■ WHAT IS EXPECTED ■
Rewrite the following items with "rear taillight" replaced by "tail lamp" everywhere it appears, keeping everything else the same.

■ Rows from a dataset ■
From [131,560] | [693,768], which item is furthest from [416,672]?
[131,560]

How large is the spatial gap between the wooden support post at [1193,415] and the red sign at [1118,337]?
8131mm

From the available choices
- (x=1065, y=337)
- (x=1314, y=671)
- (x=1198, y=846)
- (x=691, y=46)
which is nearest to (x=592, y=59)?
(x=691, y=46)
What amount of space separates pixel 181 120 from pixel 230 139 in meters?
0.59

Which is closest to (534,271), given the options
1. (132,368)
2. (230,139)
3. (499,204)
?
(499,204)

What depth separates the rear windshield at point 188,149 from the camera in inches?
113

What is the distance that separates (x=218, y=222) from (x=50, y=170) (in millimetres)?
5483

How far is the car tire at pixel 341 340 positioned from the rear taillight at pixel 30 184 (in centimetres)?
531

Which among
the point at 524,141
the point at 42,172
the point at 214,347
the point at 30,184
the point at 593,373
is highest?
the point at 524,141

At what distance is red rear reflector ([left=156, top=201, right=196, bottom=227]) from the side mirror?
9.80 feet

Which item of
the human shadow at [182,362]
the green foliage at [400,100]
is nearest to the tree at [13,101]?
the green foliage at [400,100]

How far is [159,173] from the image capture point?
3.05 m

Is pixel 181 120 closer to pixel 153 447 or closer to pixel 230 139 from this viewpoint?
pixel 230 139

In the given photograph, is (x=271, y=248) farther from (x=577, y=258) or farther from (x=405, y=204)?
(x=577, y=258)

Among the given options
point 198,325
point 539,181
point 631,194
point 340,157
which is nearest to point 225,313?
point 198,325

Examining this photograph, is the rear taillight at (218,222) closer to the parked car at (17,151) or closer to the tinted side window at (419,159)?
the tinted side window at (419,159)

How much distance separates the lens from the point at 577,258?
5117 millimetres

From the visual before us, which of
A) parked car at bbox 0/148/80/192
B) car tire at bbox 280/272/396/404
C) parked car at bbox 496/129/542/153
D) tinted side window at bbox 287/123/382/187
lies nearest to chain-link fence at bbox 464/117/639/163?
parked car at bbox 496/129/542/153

■ THE OUTPUT ■
From [131,560] | [693,768], which item is furthest from [416,672]?
[131,560]

How large is the spatial gap between the wooden support post at [1193,415] and the red sign at [1118,337]?
8131mm

From the available choices
- (x=1065, y=337)
- (x=1314, y=671)
- (x=1198, y=846)
- (x=691, y=46)
which is nearest to (x=592, y=59)?
(x=691, y=46)
What amount of space separates pixel 181 120 from pixel 230 139 in meters?
0.59

Which is closest to (534,271), given the options
1. (132,368)
2. (230,139)
3. (499,204)
?
(499,204)

What depth separates the rear windshield at point 188,149 from the camera in inches?
113

What is the distance that separates (x=218, y=222) from (x=50, y=170) (in millimetres)?
5483

How far is the car tire at pixel 341 340 positioned from the tail lamp at pixel 30 184 (in centimetres)?
531

Which among
the point at 524,141
the point at 42,172
the point at 214,347
the point at 30,184
the point at 593,373
is highest?
the point at 524,141

At what distance is red rear reflector ([left=156, top=201, right=196, bottom=227]) from the side mirror?
9.80 feet

Which item of
the human shadow at [182,362]
the green foliage at [400,100]
is nearest to the tree at [13,101]?
the green foliage at [400,100]

How far is [159,173] from the image capture point?
3.05 m

Is pixel 181 120 closer to pixel 153 447 or closer to pixel 230 139 from this viewpoint?
pixel 230 139

In the given photograph, is (x=271, y=248) farther from (x=577, y=258) or farther from (x=405, y=204)?
(x=577, y=258)

Among the given options
point 198,325
point 539,181
point 631,194
point 340,157
which is nearest to point 225,313?
point 198,325

Examining this photograph, is the tail lamp at (218,222) closer to the parked car at (17,151) or closer to the tinted side window at (419,159)?
the tinted side window at (419,159)

How much distance separates the lens from the point at 577,258?
5117 millimetres

From the visual before us, which of
A) parked car at bbox 0/148/80/192
B) car tire at bbox 280/272/396/404
C) parked car at bbox 496/129/542/153
D) tinted side window at bbox 287/123/382/187
lies nearest to chain-link fence at bbox 464/117/639/163?
parked car at bbox 496/129/542/153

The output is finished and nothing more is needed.